A random soldier. One posting removed from the bottom of the hierarchy, given a sword and a uniform and enough authority to shake down lone travelers in quiet corners. He didn’t know the full picture — didn’t have access to it, wouldn’t have access to it, was simply another instrument pointed at whoever was convenient. The answers Nathan needed were not going to come from here.


He had heard enough.


"You should have chosen someone else to fill your pockets," Nathan said quietly.


He shifted his grip once, precise and practiced, and snapped the man’s neck with the clean finality of someone who had decided the matter was closed.


Then he stood.


He looked at the body for a moment, then reached down and lifted it without ceremony, carrying it the two steps to the stable door and pushing it inside. The horses shifted and stamped, their eyes white at the edges. Nathan set the body into the hay at the rear stall, kicked the severed arm in after it — it landed cleanly, disappearing into the hay with a soft impact — and pulled the stable door back to its original position.
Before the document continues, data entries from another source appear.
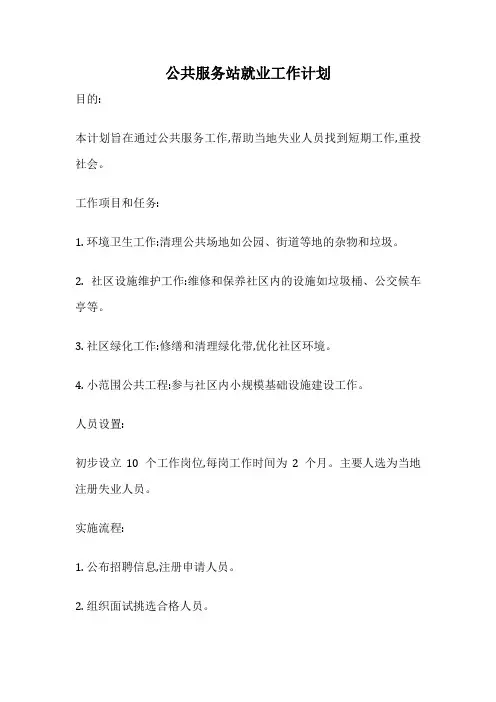 公共服务站就业工作计划

目的:

本计划旨在通过公共服务工作,帮助当地失业人员找到短期工作,重投社会。

工作项目和任务:

1. 环境卫生工作:清理公共场地如公园、街道等地的杂物和垃圾。

2. 社区设施维护工作:维修和保养社区内的设施如垃圾桶、公交候车亭等。

3. 社区绿化工作:修缮和清理绿化带,优化社区环境。

4. 小范围公共工程:参与社区内小规模基础设施建设工作。

人员设置:

初步设立 10 个工作岗位,每岗工作时间为 2 个月。主要人选为当地注册失业人员。

实施流程:

1. 公布招聘信息,注册申请人员。

2. 组织面试挑选合格人员。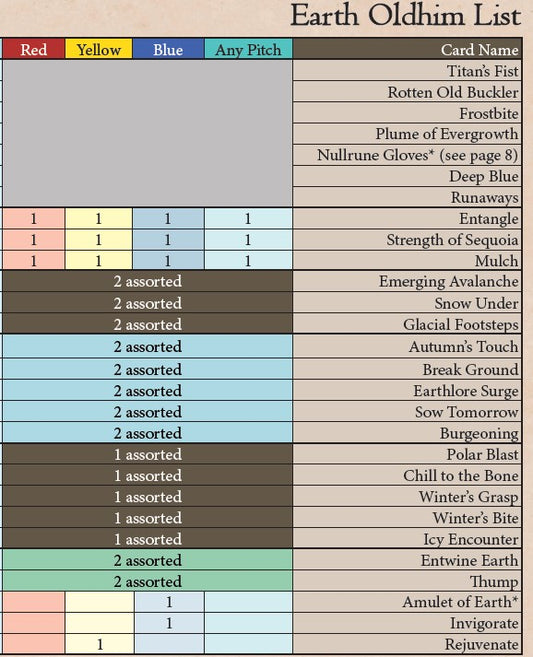 Earth Oldhim List

| Red | Yellow | Blue | Any Pitch | Card Name |
|---|---|---|---|---|
| | | | | Titan's Fist |
| | | | | Rotten Old Buckler |
| | | | | Frostbite |
| | | | | Plume of Evergrowth |
| | | | | Nullrune Gloves* (see page 8) |
| | | | | Deep Blue |
| | | | | Runaways |
| 1 | 1 | 1 | 1 | Entangle |
| 1 | 1 | 1 | 1 | Strength of Sequoia |
| 1 | 1 | 1 | 1 | Mulch |
| 2 assorted | | | | Emerging Avalanche |
| 2 assorted | | | | Snow Under |
| 2 assorted | | | | Glacial Footsteps |
| 2 assorted | | | | Autumn's Touch |
| 2 assorted | | | | Break Ground |
| 2 assorted | | | | Earthlore Surge |
| 2 assorted | | | | Sow Tomorrow |
| 2 assorted | | | | Burgeoning |
| 1 assorted | | | | Polar Blast |
| 1 assorted | | | | Chill to the Bone |
| 1 assorted | | | | Winter's Grasp |
| 1 assorted | | | | Winter's Bite |
| 1 assorted | | | | Icy Encounter |
| 2 assorted | | | | Entwine Earth |
| 2 assorted | | | | Thump |
| | | 1 | | Amulet of Earth* |
| | | 1 | | Invigorate |
| | 1 | | | Rejuvenate |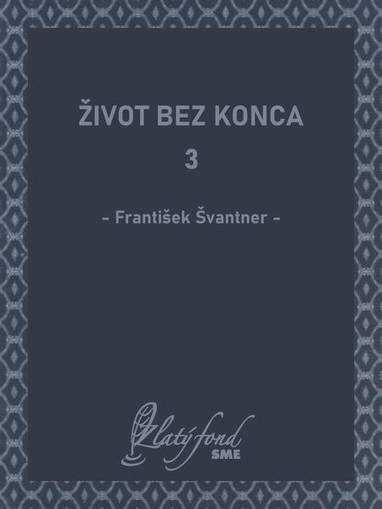 ŽIVOT BEZ KONCA

3

- František Švantner -

Zlatý fond
SME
He stood outside the door.


By the time anyone found it he would be well clear of this place. Soldiers went missing in the south regularly enough that one missing soldier in a stable would not immediately constitute an investigation.


He turned back toward the forge streets.


The hammer sounds continued from that direction — the same relentless percussion, uninterrupted, the work going on regardless of everything else happening around it. From somewhere above the buildings another column of dark smoke was rising and spreading into the grey sky overhead.


Nathan looked at it.


He had the shape of things but not the specifics. Sadamasa producing weapons at an accelerated pace, incentivized workers, the output flowing to Norihiro — who was the strongest daimyo in the south, strong enough that his name in the mouth of an old craftsman produced an instinctive glance around the street. The shinobis attacking Norihiro. The marriage alliance tying Sadamasa’s son to Norihiro’s daughter.


The specifics still had gaps in them.


A random soldier didn’t have the answers. A craftsman working his quota didn’t have the answers. The answers lived in the upper floors of the castle Nathan had just walked away from, or they lived in the mouths of people who were close enough to the center of the operation to know what the center actually was.


He needed more informations.


Thinking that he walked back into the forge district.